The standard A8 cabin layout offered a stark driver compartment and a gigantic rear seat and floor with two folding jump seats for additional passengers. Other configurations were available on order, including a sedan-ambulance. While the Checker A8 and its successors were designed for taxi fleet use, from the start the company tried to accommodate private customers with special orders and later, civilian-ized models including the Marathon and the Superba. Other variants included the Aerobus, a stretched-body airport limo.

The original Checker A8 gave way to the four-headlamp A9 in 1958, followed by a succession of models designated A10 through A12, continually updated but all based on the original 1956 architecture, and all sharing the familiar Checker look. The last Checker taxi rolled out of the Kalamazoo, Michigan factory in 1982, but somehow the company soldiered on for several decades as a maker of stampings for the Detroit automakers before it finally closed in 2009, a victim of the industry crash. The last Checker cab on regular duty in New York City was finally retired in 1999.

 

6 thoughts on “America’s Taxi: The 1956 Checker A8

  1. The original is pretty good looking, at least in the front. As years went on they got uglier. Those bumpers, yikes.

  2. Excellent piece of work n the venerable Checker cab company.Enjoyed it very much. As the slogan went for a certain line of trucks, these Checkers were definitely well engineered and “Job Rated”.They became the iconic New York cab for so long I never thought they would eventually go away. Then came the storied workhorse Ford Crown Vic’s and all was well again for another long period of time. The latter being what I drive to this day,

  3. You could say the Checker was the highlight of my professional driving career. I drove a cab all through college.

  4. ~ The A6 is the taxi I remember from childhood. I am still a bit confused that they seemingly vanished so rapidly after the introduction of the A8.

  5. The 1954 law you reference basically repealed the rule that taxis in NYC must have room for four people to ride behind the driver. This cleared the way for regular four door sedans to be used as taxis, putting an end to the long wheelbase DeSotos that had been the backbone of the taxi fleets since the 30s. Packard had already exited the taxi market with the 22nd series and Checker now had to deal with much lower priced regular sedans, hence the major and last redesign.

  6. Great blog, one of the most accurate Checker blogs I have seen. Just one quick note. The other famous person involved with Checker was former head of Engineering for Auburn-Cord-Dusenberg head Herb Snow.

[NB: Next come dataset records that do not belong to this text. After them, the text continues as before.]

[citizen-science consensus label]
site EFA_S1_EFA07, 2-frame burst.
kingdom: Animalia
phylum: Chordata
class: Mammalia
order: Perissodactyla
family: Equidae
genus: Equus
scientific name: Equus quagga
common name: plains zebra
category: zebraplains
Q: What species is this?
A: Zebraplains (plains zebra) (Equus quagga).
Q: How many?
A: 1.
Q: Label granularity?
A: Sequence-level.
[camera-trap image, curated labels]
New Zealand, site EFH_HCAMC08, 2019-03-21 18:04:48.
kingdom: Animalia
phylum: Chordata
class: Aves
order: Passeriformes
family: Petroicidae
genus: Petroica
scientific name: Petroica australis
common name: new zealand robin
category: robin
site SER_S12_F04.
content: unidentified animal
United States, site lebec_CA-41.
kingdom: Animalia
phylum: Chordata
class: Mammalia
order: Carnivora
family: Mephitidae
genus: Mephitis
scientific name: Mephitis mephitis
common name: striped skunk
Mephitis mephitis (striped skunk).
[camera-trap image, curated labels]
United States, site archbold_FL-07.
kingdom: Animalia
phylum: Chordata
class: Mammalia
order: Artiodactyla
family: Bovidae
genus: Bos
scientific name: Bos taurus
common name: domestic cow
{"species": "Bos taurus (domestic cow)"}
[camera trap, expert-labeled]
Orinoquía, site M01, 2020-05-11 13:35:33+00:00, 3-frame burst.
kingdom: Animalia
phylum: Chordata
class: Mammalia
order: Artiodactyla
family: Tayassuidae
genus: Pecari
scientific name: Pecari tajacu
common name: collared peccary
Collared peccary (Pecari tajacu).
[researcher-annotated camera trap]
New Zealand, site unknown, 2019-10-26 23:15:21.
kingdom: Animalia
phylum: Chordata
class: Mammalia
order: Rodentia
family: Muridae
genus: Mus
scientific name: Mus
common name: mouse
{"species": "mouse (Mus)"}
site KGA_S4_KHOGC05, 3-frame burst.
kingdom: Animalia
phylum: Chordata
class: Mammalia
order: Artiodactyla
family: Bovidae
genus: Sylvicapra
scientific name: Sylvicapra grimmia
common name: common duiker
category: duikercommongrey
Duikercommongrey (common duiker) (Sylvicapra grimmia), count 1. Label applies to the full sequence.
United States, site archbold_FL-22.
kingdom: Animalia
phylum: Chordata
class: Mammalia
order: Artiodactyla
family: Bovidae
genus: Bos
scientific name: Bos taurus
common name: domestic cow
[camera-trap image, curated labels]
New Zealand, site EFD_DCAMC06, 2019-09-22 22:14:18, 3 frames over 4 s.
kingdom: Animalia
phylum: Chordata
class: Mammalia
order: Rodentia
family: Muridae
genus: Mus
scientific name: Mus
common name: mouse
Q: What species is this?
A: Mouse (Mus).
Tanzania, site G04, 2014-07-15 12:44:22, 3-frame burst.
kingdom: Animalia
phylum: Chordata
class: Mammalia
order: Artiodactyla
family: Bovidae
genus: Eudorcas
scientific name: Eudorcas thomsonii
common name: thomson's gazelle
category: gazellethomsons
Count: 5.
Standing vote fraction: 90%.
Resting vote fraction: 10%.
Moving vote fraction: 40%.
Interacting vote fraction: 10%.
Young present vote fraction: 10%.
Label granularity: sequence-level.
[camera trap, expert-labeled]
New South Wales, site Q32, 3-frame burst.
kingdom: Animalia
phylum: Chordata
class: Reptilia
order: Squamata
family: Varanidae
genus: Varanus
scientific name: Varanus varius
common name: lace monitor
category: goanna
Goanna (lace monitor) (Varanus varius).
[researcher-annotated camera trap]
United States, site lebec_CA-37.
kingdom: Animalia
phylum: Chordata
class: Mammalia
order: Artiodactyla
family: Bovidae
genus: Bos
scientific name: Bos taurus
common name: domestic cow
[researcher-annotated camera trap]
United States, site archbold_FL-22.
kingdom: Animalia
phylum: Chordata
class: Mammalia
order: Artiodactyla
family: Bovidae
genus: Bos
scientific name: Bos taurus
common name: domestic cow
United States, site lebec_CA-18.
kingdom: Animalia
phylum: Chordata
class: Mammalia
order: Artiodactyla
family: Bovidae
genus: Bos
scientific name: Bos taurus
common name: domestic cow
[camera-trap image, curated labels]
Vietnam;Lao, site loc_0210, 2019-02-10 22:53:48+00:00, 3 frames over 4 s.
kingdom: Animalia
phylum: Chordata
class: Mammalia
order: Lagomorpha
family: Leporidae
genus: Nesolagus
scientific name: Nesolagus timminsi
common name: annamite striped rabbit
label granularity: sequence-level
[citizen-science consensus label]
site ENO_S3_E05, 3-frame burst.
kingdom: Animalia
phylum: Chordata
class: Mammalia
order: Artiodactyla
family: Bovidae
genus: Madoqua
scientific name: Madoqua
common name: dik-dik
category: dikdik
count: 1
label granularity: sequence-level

Famous for introducing X-brace frames to the US, Snow’s Checker design is very similar to his Auburn X-brace design of 1931. Snow was also a Checker Cab Manufacturing board member. Regarding the comment above about how all the A6 taxicabs vanished. Being purpose built taxis and the majority were actually owned by Checker Cab operated fleets, resulted in most A6 being run till the wheels fell off and then crushed. Like UPS today, Checker typically crushed the fleet cars.